Retype each line of the material below word for word; pictures stay out.

Start of Block

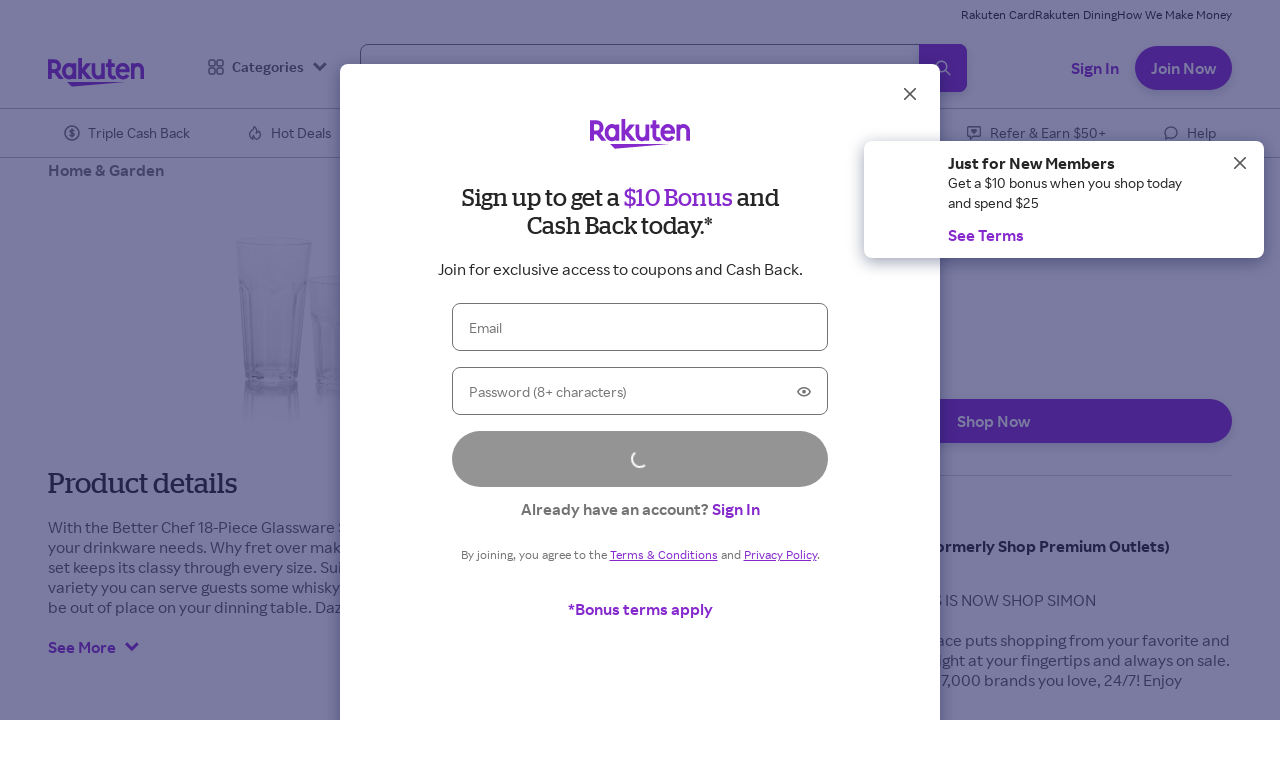

--- FILE ---
content_type: application/javascript
request_url: https://static.rakuten.com/assets/acq/_next/static/chunks/5892.a997dc49df1bdb80.js
body_size: 1822
content:
"use strict";(self.webpackChunk_N_E=self.webpackChunk_N_E||[]).push([[5892],{25892:function(e,t,r){r.r(t);var o=r(59499);r(67294);var i=r(33823),n=r(66484),c=r(28694),l=r(68527),a=r(12763),d=r(14526),u=r(23229),p=r(81263),s=r(35944);function ownKeys(e,t){var r=Object.keys(e);if(Object.getOwnPropertySymbols){var o=Object.getOwnPropertySymbols(e);t&&(o=o.filter(function(t){return Object.getOwnPropertyDescriptor(e,t).enumerable})),r.push.apply(r,o)}return r}function _objectSpread(e){for(var t=1;t<arguments.length;t++){var r=null!=arguments[t]?arguments[t]:{};t%2?ownKeys(Object(r),!0).forEach(function(t){(0,o.Z)(e,t,r[t])}):Object.getOwnPropertyDescriptors?Object.defineProperties(e,Object.getOwnPropertyDescriptors(r)):ownKeys(Object(r)).forEach(function(t){Object.defineProperty(e,t,Object.getOwnPropertyDescriptor(r,t))})}return e}var v=d.Ec.similarProductsHeading;t.default=function(e){var t=e.topicData,r=void 0===t?{}:t,o=e.node,d=(0,p.Vi)().pageData,_=o.itemData,g=d.trendingProducts,y=d.productCategory,b=d.ratItemGenre,f=d.productId,m=(0,i.sG)().isMobile,O=(0,n.Fg)();if(!(null==g?void 0:g.length))return null;var h=m?"Web-Mobile":"Web-Desktop",j=null==g?void 0:g.map(function(e,t){var r=(null==e?void 0:e.stores_found)!=="1",o=(null==e?void 0:e.is_eligible_for_pdp)==="true",n=(null==e?void 0:e.title)||"",c=(0,u.Do)(n);return{id:null==e?void 0:e.product_id,cardImage:"".concat(i.vc.get("productsImageHost")).concat(null==e?void 0:e.image_url),cardImageAlt:null==e?void 0:e.store_name,ctaUrl:o?"/products/".concat(c,"/").concat(null==e?void 0:e.product_id):(0,u.Uj)(e,{sourceName:h,ratItemGenre:b}),isExternal:!o,merchantText:r?"Compare all stores":null==e?void 0:e.store_name,previousPriceText:null==e?void 0:e.list_price,productNameText:null==e?void 0:e.title,rewardText:null==e?void 0:e.cash_back,salePriceText:null==e?void 0:e.sale_price,soldByText:r?"":"Sold by",tag:null==e?void 0:e.tag,viewEvent:{__typename:"ViewEvent",eventName:"View Tile",payloadId:"similar-products-carousel-".concat(null==e?void 0:e.product_id)},actionEvents:[{__typename:"ActionEvent",key:"image_ctaurl",eventName:"Click Tile",payloadId:"similar-products-carousel-".concat(null==e?void 0:e.product_id)}],payloads:[{__typename:"Payload",id:"similar-products-carousel-".concat(null==e?void 0:e.product_id),payload:{is_tiered:!1,reward_amount:null==e?void 0:e.display_amount,reward_show_up_to:null==e?void 0:e.show_upto,reward_text:null==e?void 0:e.cash_back,reward_type:null==e?void 0:e.display_type,sale_price:null==e?void 0:e.sale_price,prev_price:null==e?void 0:e.list_price,store_id:null==e?void 0:e.store_id,tile_index:t,tile_length:g.length,available_stores:null==e?void 0:e.stores_found,item_type:"Product",tile_id:null==e?void 0:e.product_id,tile_name:null==e?void 0:e.title,tile_source:y,topic_name:"".concat(v)}}]}});return(0,s.BX)(c.ZP,_objectSpread(_objectSpread({},r),{},{threshold:.2,children:[(null==_?void 0:_.showdivider_text)==="true"&&(0,s.tZ)(l.xu,{px:O.sizes.grid.margin,children:(0,s.tZ)(l.iz,{m:0,mt:"large",color:"border.divider"})}),(0,s.tZ)(a.Z,{topicData:{title:v,wrapperProps:{marginTop:"large"}},products:j,"data-testid":"product-similar-products"},"product-carousel-".concat(f))]}))}},23229:function(e,t,r){function slugFactory(e){return e.toLowerCase().replace(/'/g,"").replace(/[^a-z0-9]/gi," ").split(/\s+/).slice(0,5).join("-")}r.d(t,{vx:function(){return getRatData},Uj:function(){return getShoppingUrl},Do:function(){return slugFactory}});var o=r(16835),i=r(59499);function ownKeys(e,t){var r=Object.keys(e);if(Object.getOwnPropertySymbols){var o=Object.getOwnPropertySymbols(e);t&&(o=o.filter(function(t){return Object.getOwnPropertyDescriptor(e,t).enumerable})),r.push.apply(r,o)}return r}function getRatData(e,t,r){var n,c=function(e){for(var t=1;t<arguments.length;t++){var r=null!=arguments[t]?arguments[t]:{};t%2?ownKeys(Object(r),!0).forEach(function(t){(0,i.Z)(e,t,r[t])}):Object.getOwnPropertyDescriptors?Object.defineProperties(e,Object.getOwnPropertyDescriptors(r)):ownKeys(Object(r)).forEach(function(t){Object.defineProperty(e,t,Object.getOwnPropertyDescriptor(r,t))})}return e}({},e),l={itemid:[],igenre:[],price:[],shopIdList:[],similarProductIds:[]},a=(null==t?void 0:null===(n=t.data)||void 0===n?void 0:n.product_details)||{},d=a.stores_data,u=a.product_id,p=void 0===u?"":u,s=a.category_id,v=void 0===s?"":s,_=((null==r?void 0:r.data)||{}).similarProducts;return(void 0===d?[]:d).forEach(function(e){return l.itemid.push(e.listing_id||p),l.igenre.push(v),l.price.push((e.sale_price||e.list_price||"").replace("$","")),l.shopIdList.push(e.id),null}),l.similarProductIds=(void 0===_?[]:_).map(function(e){return e.listing_id||e.product_id}),Object.entries(l).forEach(function(e){var t=(0,o.Z)(e,2),r=t[0],i=t[1];c[r]=i.join()}),c}var n=r(14526);function getShoppingUrl_ownKeys(e,t){var r=Object.keys(e);if(Object.getOwnPropertySymbols){var o=Object.getOwnPropertySymbols(e);t&&(o=o.filter(function(t){return Object.getOwnPropertyDescriptor(e,t).enumerable})),r.push.apply(r,o)}return r}function getShoppingUrl_objectSpread(e){for(var t=1;t<arguments.length;t++){var r=null!=arguments[t]?arguments[t]:{};t%2?getShoppingUrl_ownKeys(Object(r),!0).forEach(function(t){(0,i.Z)(e,t,r[t])}):Object.getOwnPropertyDescriptors?Object.defineProperties(e,Object.getOwnPropertyDescriptors(r)):getShoppingUrl_ownKeys(Object(r)).forEach(function(t){Object.defineProperty(e,t,Object.getOwnPropertyDescriptor(r,t))})}return e}var addParam=function(e,t){var r=arguments.length>2&&void 0!==arguments[2]?arguments[2]:"",o=!(arguments.length>3)||void 0===arguments[3]||arguments[3];return null==t?r:"".concat(r).concat(r.includes("?")?"&":"?").concat(e,"=").concat(o?encodeURIComponent(t):t)},addParams=function(e){var t=arguments.length>1&&void 0!==arguments[1]?arguments[1]:"",r=!(arguments.length>2)||void 0===arguments[2]||arguments[2];return Object.entries(e).reduce(function(e,t){var i=(0,o.Z)(t,2);return addParam(i[0],i[1],e,r)},t)};function getShoppingUrl(e,t){var r="";if(null!=e&&e.shop_now_url){var o={ratItemId:e.listing_id||e.product_id||null,ratItemPrice:(e.sale_price||e.list_price||"").replace("$",""),prev_page_type:n.c7.products};r=addParams(getShoppingUrl_objectSpread(getShoppingUrl_objectSpread({store_url:null==e?void 0:e.product_url},o),t),e.shop_now_url)}return r}}}]);
//# sourceMappingURL=5892.a997dc49df1bdb80.js.map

End of Block

# WRITTEN RESPONSE:
--- FILE ---
content_type: application/javascript
request_url: https://static.rakuten.com/assets/acq/_next/static/chunks/5892.a997dc49df1bdb80.js
body_size: 1822
content:
"use strict";(self.webpackChunk_N_E=self.webpackChunk_N_E||[]).push([[5892],{25892:function(e,t,r){r.r(t);var o=r(59499);r(67294);var i=r(33823),n=r(66484),c=r(28694),l=r(68527),a=r(12763),d=r(14526),u=r(23229),p=r(81263),s=r(35944);function ownKeys(e,t){var r=Object.keys(e);if(Object.getOwnPropertySymbols){var o=Object.getOwnPropertySymbols(e);t&&(o=o.filter(function(t){return Object.getOwnPropertyDescriptor(e,t).enumerable})),r.push.apply(r,o)}return r}function _objectSpread(e){for(var t=1;t<arguments.length;t++){var r=null!=arguments[t]?arguments[t]:{};t%2?ownKeys(Object(r),!0).forEach(function(t){(0,o.Z)(e,t,r[t])}):Object.getOwnPropertyDescriptors?Object.defineProperties(e,Object.getOwnPropertyDescriptors(r)):ownKeys(Object(r)).forEach(function(t){Object.defineProperty(e,t,Object.getOwnPropertyDescriptor(r,t))})}return e}var v=d.Ec.similarProductsHeading;t.default=function(e){var t=e.topicData,r=void 0===t?{}:t,o=e.node,d=(0,p.Vi)().pageData,_=o.itemData,g=d.trendingProducts,y=d.productCategory,b=d.ratItemGenre,f=d.productId,m=(0,i.sG)().isMobile,O=(0,n.Fg)();if(!(null==g?void 0:g.length))return null;var h=m?"Web-Mobile":"Web-Desktop",j=null==g?void 0:g.map(function(e,t){var r=(null==e?void 0:e.stores_found)!=="1",o=(null==e?void 0:e.is_eligible_for_pdp)==="true",n=(null==e?void 0:e.title)||"",c=(0,u.Do)(n);return{id:null==e?void 0:e.product_id,cardImage:"".concat(i.vc.get("productsImageHost")).concat(null==e?void 0:e.image_url),cardImageAlt:null==e?void 0:e.store_name,ctaUrl:o?"/products/".concat(c,"/").concat(null==e?void 0:e.product_id):(0,u.Uj)(e,{sourceName:h,ratItemGenre:b}),isExternal:!o,merchantText:r?"Compare all stores":null==e?void 0:e.store_name,previousPriceText:null==e?void 0:e.list_price,productNameText:null==e?void 0:e.title,rewardText:null==e?void 0:e.cash_back,salePriceText:null==e?void 0:e.sale_price,soldByText:r?"":"Sold by",tag:null==e?void 0:e.tag,viewEvent:{__typename:"ViewEvent",eventName:"View Tile",payloadId:"similar-products-carousel-".concat(null==e?void 0:e.product_id)},actionEvents:[{__typename:"ActionEvent",key:"image_ctaurl",eventName:"Click Tile",payloadId:"similar-products-carousel-".concat(null==e?void 0:e.product_id)}],payloads:[{__typename:"Payload",id:"similar-products-carousel-".concat(null==e?void 0:e.product_id),payload:{is_tiered:!1,reward_amount:null==e?void 0:e.display_amount,reward_show_up_to:null==e?void 0:e.show_upto,reward_text:null==e?void 0:e.cash_back,reward_type:null==e?void 0:e.display_type,sale_price:null==e?void 0:e.sale_price,prev_price:null==e?void 0:e.list_price,store_id:null==e?void 0:e.store_id,tile_index:t,tile_length:g.length,available_stores:null==e?void 0:e.stores_found,item_type:"Product",tile_id:null==e?void 0:e.product_id,tile_name:null==e?void 0:e.title,tile_source:y,topic_name:"".concat(v)}}]}});return(0,s.BX)(c.ZP,_objectSpread(_objectSpread({},r),{},{threshold:.2,children:[(null==_?void 0:_.showdivider_text)==="true"&&(0,s.tZ)(l.xu,{px:O.sizes.grid.margin,children:(0,s.tZ)(l.iz,{m:0,mt:"large",color:"border.divider"})}),(0,s.tZ)(a.Z,{topicData:{title:v,wrapperProps:{marginTop:"large"}},products:j,"data-testid":"product-similar-products"},"product-carousel-".concat(f))]}))}},23229:function(e,t,r){function slugFactory(e){return e.toLowerCase().replace(/'/g,"").replace(/[^a-z0-9]/gi," ").split(/\s+/).slice(0,5).join("-")}r.d(t,{vx:function(){return getRatData},Uj:function(){return getShoppingUrl},Do:function(){return slugFactory}});var o=r(16835),i=r(59499);function ownKeys(e,t){var r=Object.keys(e);if(Object.getOwnPropertySymbols){var o=Object.getOwnPropertySymbols(e);t&&(o=o.filter(function(t){return Object.getOwnPropertyDescriptor(e,t).enumerable})),r.push.apply(r,o)}return r}function getRatData(e,t,r){var n,c=function(e){for(var t=1;t<arguments.length;t++){var r=null!=arguments[t]?arguments[t]:{};t%2?ownKeys(Object(r),!0).forEach(function(t){(0,i.Z)(e,t,r[t])}):Object.getOwnPropertyDescriptors?Object.defineProperties(e,Object.getOwnPropertyDescriptors(r)):ownKeys(Object(r)).forEach(function(t){Object.defineProperty(e,t,Object.getOwnPropertyDescriptor(r,t))})}return e}({},e),l={itemid:[],igenre:[],price:[],shopIdList:[],similarProductIds:[]},a=(null==t?void 0:null===(n=t.data)||void 0===n?void 0:n.product_details)||{},d=a.stores_data,u=a.product_id,p=void 0===u?"":u,s=a.category_id,v=void 0===s?"":s,_=((null==r?void 0:r.data)||{}).similarProducts;return(void 0===d?[]:d).forEach(function(e){return l.itemid.push(e.listing_id||p),l.igenre.push(v),l.price.push((e.sale_price||e.list_price||"").replace("$","")),l.shopIdList.push(e.id),null}),l.similarProductIds=(void 0===_?[]:_).map(function(e){return e.listing_id||e.product_id}),Object.entries(l).forEach(function(e){var t=(0,o.Z)(e,2),r=t[0],i=t[1];c[r]=i.join()}),c}var n=r(14526);function getShoppingUrl_ownKeys(e,t){var r=Object.keys(e);if(Object.getOwnPropertySymbols){var o=Object.getOwnPropertySymbols(e);t&&(o=o.filter(function(t){return Object.getOwnPropertyDescriptor(e,t).enumerable})),r.push.apply(r,o)}return r}function getShoppingUrl_objectSpread(e){for(var t=1;t<arguments.length;t++){var r=null!=arguments[t]?arguments[t]:{};t%2?getShoppingUrl_ownKeys(Object(r),!0).forEach(function(t){(0,i.Z)(e,t,r[t])}):Object.getOwnPropertyDescriptors?Object.defineProperties(e,Object.getOwnPropertyDescriptors(r)):getShoppingUrl_ownKeys(Object(r)).forEach(function(t){Object.defineProperty(e,t,Object.getOwnPropertyDescriptor(r,t))})}return e}var addParam=function(e,t){var r=arguments.length>2&&void 0!==arguments[2]?arguments[2]:"",o=!(arguments.length>3)||void 0===arguments[3]||arguments[3];return null==t?r:"".concat(r).concat(r.includes("?")?"&":"?").concat(e,"=").concat(o?encodeURIComponent(t):t)},addParams=function(e){var t=arguments.length>1&&void 0!==arguments[1]?arguments[1]:"",r=!(arguments.length>2)||void 0===arguments[2]||arguments[2];return Object.entries(e).reduce(function(e,t){var i=(0,o.Z)(t,2);return addParam(i[0],i[1],e,r)},t)};function getShoppingUrl(e,t){var r="";if(null!=e&&e.shop_now_url){var o={ratItemId:e.listing_id||e.product_id||null,ratItemPrice:(e.sale_price||e.list_price||"").replace("$",""),prev_page_type:n.c7.products};r=addParams(getShoppingUrl_objectSpread(getShoppingUrl_objectSpread({store_url:null==e?void 0:e.product_url},o),t),e.shop_now_url)}return r}}}]);
//# sourceMappingURL=5892.a997dc49df1bdb80.js.map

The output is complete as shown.